→ **STATED GOAL**
Count the lines in the rows below that contain the string "instances", and give only that number.
::::
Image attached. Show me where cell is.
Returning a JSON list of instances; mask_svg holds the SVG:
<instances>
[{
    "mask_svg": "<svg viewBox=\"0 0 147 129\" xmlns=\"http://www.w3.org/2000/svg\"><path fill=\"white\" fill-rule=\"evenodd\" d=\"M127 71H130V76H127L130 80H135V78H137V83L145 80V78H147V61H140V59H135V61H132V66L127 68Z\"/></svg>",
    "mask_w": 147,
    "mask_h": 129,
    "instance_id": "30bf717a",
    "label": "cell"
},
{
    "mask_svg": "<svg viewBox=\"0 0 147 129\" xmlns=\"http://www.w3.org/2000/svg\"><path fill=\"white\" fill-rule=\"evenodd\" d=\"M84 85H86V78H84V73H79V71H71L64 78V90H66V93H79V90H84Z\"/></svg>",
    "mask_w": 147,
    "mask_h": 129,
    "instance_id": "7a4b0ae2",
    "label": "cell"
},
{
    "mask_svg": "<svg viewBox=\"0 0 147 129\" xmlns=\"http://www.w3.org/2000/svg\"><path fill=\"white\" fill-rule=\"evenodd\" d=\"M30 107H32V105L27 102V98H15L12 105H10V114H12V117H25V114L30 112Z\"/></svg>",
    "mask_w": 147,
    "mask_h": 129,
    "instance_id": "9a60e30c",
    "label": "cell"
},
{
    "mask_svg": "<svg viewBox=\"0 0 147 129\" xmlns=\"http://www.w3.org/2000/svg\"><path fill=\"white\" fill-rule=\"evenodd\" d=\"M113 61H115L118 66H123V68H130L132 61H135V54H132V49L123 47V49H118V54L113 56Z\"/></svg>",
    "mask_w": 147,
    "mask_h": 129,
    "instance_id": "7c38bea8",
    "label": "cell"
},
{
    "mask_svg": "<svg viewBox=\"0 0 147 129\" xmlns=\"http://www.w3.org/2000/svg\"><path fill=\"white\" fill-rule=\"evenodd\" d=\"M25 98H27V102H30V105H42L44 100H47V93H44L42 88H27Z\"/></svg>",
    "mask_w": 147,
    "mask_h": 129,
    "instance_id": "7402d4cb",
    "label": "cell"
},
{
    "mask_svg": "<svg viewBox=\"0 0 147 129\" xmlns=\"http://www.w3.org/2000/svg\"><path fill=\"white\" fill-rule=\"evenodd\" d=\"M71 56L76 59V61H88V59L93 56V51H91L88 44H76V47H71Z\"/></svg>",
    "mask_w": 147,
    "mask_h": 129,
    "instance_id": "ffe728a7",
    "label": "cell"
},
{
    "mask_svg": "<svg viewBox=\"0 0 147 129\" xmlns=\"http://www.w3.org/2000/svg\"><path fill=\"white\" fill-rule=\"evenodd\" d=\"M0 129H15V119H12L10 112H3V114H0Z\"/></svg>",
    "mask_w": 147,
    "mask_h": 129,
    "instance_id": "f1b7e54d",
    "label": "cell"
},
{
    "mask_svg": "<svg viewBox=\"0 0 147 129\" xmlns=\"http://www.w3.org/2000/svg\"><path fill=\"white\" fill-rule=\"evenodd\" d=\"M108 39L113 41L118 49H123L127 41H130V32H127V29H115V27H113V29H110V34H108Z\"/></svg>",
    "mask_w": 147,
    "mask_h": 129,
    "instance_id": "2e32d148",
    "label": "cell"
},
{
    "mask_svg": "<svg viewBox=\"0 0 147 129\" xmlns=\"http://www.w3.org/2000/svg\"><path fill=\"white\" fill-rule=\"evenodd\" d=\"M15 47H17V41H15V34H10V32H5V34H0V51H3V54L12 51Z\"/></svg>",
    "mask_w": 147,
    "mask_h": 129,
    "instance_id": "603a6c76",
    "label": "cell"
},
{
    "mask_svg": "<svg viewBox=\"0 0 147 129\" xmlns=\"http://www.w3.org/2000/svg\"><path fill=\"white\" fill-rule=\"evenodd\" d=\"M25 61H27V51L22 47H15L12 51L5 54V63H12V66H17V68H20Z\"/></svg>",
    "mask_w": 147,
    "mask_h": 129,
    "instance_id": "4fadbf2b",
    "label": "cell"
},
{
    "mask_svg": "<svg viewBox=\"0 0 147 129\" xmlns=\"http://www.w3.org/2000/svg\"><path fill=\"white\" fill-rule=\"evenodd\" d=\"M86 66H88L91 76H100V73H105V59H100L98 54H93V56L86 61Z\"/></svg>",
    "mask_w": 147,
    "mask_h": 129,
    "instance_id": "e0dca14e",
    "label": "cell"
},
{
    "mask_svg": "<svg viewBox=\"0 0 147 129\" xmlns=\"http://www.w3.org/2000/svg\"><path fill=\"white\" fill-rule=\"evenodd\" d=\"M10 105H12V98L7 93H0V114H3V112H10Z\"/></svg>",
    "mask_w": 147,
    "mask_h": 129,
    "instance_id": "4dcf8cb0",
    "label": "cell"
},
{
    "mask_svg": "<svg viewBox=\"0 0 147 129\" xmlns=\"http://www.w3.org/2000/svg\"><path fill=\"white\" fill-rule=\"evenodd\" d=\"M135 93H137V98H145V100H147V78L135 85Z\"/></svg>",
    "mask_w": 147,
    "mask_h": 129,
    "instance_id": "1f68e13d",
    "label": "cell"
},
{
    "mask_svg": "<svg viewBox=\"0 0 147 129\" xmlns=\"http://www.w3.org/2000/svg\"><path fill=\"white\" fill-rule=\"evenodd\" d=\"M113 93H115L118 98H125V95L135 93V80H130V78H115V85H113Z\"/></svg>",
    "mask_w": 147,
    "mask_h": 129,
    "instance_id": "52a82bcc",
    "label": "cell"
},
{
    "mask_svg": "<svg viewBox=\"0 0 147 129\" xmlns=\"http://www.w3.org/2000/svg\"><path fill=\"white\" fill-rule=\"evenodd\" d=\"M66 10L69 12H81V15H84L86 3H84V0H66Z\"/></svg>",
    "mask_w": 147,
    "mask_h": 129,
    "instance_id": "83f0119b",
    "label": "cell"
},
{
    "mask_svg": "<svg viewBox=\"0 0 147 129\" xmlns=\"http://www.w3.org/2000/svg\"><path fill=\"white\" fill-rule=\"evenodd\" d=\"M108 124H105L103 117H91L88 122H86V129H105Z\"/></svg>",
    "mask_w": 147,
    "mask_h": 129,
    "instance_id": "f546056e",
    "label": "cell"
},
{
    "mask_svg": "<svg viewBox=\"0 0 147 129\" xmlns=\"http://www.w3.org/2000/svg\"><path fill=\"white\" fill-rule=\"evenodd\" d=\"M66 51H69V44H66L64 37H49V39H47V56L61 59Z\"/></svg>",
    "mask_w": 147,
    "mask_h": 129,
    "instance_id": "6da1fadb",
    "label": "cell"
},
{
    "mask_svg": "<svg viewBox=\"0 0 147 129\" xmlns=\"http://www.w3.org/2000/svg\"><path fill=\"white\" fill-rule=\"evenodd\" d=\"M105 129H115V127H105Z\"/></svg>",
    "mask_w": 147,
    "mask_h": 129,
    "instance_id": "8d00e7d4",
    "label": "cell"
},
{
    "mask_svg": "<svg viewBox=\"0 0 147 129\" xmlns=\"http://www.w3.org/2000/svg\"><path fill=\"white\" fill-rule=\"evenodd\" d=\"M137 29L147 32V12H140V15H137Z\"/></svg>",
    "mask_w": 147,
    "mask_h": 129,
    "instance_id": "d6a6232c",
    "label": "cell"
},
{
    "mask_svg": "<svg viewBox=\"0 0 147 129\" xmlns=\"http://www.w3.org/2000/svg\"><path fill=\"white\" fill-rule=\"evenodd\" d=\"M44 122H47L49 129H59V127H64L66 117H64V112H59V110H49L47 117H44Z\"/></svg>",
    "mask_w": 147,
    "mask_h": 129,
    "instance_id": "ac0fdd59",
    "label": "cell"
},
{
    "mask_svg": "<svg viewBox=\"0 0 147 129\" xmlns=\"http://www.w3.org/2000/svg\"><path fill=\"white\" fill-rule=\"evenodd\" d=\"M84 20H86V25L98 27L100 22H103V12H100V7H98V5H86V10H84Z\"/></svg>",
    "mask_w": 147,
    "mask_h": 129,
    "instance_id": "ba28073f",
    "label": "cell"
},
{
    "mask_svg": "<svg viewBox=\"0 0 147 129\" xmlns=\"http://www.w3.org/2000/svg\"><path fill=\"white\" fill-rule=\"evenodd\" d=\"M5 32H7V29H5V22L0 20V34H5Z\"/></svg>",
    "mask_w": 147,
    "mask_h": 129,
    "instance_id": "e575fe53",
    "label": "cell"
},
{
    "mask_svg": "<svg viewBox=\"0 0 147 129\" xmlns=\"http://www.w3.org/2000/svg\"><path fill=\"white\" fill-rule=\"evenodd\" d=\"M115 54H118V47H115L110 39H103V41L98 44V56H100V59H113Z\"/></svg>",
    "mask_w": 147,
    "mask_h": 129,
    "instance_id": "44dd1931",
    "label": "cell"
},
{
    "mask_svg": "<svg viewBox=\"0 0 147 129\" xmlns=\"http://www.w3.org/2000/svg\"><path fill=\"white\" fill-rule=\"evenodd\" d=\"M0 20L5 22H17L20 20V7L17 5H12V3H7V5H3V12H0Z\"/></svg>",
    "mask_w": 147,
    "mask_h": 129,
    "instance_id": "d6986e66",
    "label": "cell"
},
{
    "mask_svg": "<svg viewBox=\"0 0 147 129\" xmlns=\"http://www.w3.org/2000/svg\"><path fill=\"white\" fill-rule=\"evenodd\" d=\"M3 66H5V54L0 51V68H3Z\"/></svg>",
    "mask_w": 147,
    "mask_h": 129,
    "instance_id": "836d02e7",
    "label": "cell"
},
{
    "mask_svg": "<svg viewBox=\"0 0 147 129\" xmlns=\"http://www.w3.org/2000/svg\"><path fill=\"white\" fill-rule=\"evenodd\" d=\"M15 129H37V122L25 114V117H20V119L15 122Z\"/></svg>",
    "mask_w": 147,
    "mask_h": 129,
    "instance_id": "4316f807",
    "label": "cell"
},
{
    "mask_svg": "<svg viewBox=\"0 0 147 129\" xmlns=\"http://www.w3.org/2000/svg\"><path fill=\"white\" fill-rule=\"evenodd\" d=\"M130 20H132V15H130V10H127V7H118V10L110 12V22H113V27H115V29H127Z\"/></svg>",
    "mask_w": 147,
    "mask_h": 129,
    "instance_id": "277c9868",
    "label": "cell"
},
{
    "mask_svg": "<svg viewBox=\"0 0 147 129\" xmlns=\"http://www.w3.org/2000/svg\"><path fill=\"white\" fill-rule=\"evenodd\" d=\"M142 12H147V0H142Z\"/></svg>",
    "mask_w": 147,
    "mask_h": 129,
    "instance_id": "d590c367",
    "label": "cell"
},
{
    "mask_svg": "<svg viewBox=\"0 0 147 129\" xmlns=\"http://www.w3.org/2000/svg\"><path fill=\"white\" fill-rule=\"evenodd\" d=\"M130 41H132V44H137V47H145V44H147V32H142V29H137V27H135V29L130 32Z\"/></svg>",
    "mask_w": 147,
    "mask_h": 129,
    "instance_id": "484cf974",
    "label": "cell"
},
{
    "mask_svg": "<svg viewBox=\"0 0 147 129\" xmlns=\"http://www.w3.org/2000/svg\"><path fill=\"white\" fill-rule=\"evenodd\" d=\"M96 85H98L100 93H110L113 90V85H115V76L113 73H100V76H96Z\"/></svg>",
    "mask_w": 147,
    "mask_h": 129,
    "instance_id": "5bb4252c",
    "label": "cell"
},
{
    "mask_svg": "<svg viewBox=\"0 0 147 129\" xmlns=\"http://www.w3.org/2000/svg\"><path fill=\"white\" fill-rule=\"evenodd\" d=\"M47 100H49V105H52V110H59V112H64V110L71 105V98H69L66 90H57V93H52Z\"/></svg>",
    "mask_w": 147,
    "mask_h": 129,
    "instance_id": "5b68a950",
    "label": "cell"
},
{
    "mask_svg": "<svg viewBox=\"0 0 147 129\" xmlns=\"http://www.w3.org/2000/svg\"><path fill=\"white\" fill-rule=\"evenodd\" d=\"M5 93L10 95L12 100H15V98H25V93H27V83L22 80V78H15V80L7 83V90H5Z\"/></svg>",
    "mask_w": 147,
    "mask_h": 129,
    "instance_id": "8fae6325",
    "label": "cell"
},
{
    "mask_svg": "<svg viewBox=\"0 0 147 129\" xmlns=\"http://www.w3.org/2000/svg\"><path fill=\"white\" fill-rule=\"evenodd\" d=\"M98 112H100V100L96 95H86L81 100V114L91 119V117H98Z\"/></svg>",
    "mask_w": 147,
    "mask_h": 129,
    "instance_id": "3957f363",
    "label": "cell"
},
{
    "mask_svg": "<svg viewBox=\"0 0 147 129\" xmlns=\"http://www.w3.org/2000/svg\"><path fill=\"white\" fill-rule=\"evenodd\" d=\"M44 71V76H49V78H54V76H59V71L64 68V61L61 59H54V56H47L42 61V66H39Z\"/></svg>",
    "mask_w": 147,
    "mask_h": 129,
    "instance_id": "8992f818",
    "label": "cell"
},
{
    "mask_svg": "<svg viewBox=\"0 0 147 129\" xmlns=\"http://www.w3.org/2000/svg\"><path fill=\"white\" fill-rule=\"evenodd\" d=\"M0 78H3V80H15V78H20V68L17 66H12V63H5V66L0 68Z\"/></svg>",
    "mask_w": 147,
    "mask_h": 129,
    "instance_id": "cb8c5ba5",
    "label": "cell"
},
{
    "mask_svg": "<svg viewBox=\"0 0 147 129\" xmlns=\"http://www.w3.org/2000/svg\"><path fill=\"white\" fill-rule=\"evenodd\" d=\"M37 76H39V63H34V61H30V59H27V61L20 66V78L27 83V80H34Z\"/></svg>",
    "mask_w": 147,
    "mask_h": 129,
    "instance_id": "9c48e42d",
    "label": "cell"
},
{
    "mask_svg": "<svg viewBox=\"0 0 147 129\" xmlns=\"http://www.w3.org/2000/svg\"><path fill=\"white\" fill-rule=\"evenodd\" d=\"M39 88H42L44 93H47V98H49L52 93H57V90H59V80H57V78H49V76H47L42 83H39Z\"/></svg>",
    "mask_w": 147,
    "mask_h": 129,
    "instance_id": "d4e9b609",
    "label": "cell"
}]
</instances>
::::
→ **RESULT OF THIS TASK**
3